In addition to temperature and pH, other substances in the solution can also affect enzyme activity. Substances that decrease enzyme activity are called inhibitors, while substances that increase enzyme activity are called activators.
If an inhibitor forms a covalent bond with the enzyme that is difficult to break, the reaction is irreversible. For example, heavy metal ions and cyanide can change protein structure permanently. Irreversible inhibitors cannot be removed by physical means, but in some cases, enzyme activity can be restored by chemical methods. Organophosphate pesticides is poisonous, because it can bind covalently to acetylcholinesterase (AChE). Antidotes such as pralidoxime can displace them from the enzyme.
If the chemical bonds between the inhibitor and the enzyme are weak, such as hydrogen bonds or ionic bonds, the inhibition is temporary. They can easily regain activity by spontaneous bond breaking, dialysis, or ultrafiltration.
Competitive inhibitors are a common type of reversible inhibitor. Their structure is similar to that of the substrate, so they compete with the substrate for the active site of the enzyme. As the inhibitor continuously occupies the active site to form a reversible complex, the probability of substrate binding to the enzyme decreases, thereby reducing the rate of biochemical reaction. As long as there is much more substrate than the competitive inhibitor, the active site is less likely to be occupied by the inhibitor, and the substrate can be catalyzed by the enzyme as usual.
Non-competitive inhibitors are dissimilar to the substrate and do not occupy the active site. Instead, they bind to allosteric sites to changes enzyme shape slightly, making the active site unsuitable for substrate binding. As their concentration decreases, they will dissociate from enzyme to relieve the inhibition on their own. This reversible binding acts like a switch that controls the reaction rate. An important example is negative feedback in biochemical reactions. When there is an excess of products, enzyme activity is inhibited to regulate metabolic balance. The rate of glycolysis can be regulated by the concentration of ATP. When ATP levels increase, the structure of phosphofructokinase-1 (PFK-1) is altered to slow down glycolysis. When ATP decreases, inhibition is removed spontaneously to accelerate glycolysis.

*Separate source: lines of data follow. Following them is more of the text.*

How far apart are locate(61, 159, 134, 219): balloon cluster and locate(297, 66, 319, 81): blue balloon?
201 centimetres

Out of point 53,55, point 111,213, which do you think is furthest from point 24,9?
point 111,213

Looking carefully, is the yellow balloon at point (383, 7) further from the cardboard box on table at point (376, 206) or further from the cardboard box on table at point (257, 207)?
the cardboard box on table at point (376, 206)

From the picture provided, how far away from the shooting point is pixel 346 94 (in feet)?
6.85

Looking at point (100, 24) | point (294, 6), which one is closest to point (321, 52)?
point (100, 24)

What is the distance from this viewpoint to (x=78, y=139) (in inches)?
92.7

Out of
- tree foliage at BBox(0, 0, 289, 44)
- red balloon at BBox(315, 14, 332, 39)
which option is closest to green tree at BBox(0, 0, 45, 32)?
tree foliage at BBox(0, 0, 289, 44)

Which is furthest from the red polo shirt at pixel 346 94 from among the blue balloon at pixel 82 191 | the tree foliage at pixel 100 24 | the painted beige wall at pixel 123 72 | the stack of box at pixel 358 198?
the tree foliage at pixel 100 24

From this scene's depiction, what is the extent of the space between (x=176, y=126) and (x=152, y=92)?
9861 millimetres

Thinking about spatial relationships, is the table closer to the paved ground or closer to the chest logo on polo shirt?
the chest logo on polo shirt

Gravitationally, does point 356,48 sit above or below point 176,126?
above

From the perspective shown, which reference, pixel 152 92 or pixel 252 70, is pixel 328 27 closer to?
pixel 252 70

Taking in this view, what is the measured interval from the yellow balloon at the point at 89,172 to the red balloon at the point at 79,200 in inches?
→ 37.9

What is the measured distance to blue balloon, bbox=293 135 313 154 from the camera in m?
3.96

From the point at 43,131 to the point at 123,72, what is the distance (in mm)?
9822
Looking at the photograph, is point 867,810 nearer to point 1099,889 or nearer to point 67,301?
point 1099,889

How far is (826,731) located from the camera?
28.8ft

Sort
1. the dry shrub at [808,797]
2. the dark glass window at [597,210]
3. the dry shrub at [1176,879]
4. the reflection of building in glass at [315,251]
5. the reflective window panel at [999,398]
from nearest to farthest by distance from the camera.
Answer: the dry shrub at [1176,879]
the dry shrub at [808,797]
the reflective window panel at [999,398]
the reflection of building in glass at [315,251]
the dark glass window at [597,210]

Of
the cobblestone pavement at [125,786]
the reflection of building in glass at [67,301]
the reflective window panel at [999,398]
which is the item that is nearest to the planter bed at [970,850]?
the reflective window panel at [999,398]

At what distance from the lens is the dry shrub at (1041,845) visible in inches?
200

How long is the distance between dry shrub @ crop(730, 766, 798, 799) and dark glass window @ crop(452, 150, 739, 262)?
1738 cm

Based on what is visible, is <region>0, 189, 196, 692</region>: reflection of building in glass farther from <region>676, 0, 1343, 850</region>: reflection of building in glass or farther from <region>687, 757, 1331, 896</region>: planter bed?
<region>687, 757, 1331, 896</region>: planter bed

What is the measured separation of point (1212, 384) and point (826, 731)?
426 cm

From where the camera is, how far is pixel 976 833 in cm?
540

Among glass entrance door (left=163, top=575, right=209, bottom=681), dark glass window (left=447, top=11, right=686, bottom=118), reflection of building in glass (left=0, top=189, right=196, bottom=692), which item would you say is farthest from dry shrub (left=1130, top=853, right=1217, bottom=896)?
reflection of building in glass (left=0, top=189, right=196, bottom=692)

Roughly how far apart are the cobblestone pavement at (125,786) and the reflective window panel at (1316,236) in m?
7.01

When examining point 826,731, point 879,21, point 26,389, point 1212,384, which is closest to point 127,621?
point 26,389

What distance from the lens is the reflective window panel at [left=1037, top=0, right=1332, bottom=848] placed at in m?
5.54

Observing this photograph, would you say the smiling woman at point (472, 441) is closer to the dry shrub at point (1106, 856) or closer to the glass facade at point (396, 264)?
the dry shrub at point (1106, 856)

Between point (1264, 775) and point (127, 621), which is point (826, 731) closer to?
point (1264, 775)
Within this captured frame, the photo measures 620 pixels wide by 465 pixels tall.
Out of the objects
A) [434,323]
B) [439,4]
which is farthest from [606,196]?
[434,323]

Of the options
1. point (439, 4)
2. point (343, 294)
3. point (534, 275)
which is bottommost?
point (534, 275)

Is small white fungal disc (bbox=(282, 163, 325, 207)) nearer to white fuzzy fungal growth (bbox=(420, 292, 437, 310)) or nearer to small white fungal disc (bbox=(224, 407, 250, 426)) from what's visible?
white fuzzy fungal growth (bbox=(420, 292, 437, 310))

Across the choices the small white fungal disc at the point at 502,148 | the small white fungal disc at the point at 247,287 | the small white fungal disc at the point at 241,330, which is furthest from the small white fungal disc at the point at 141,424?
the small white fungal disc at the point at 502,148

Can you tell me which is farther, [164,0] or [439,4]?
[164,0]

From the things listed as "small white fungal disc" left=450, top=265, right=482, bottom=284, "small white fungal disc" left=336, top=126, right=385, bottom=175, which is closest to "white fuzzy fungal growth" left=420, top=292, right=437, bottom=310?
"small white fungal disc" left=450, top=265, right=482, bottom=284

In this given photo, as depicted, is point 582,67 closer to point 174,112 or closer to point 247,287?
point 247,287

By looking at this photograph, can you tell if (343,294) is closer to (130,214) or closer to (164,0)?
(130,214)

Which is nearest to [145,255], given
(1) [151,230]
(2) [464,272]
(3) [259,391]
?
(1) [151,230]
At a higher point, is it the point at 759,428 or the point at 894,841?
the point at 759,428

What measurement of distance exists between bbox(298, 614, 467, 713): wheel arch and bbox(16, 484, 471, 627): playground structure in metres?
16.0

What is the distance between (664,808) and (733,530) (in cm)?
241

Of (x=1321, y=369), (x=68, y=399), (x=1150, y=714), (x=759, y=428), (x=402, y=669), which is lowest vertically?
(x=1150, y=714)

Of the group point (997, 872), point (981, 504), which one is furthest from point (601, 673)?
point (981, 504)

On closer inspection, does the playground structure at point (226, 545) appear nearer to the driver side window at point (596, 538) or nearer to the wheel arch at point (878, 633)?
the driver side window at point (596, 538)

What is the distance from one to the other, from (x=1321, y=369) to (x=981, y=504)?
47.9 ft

Enzyme activators are molecules or ions that enhance the activity of enzymes. They can increase the rate of enzymatic reactions by facilitating the binding of substrates to the enzyme.
Metal ions: Certain metal ions can serve as enzyme activators. For instance, magnesium ions (Mg²⁺) are often required for the activity of many enzymes involved in ATP-dependent reactions. Zinc ions (Zn²⁺) are also known to activate certain enzymes such as carbonic anhydrase. Chloride ion (Cl⁻) is an activator of salivary amylase.
Proteolytic cleavage: In some cases, enzymes are synthesized as inactive precursor molecules called proenzymes. Activation of these enzymes occurs by proteolytic cleavage, that is some peptide bonds are cut to generate the active form of the enzyme. This mechanism is commonly observed in digestive enzymes like trypsin and pepsin.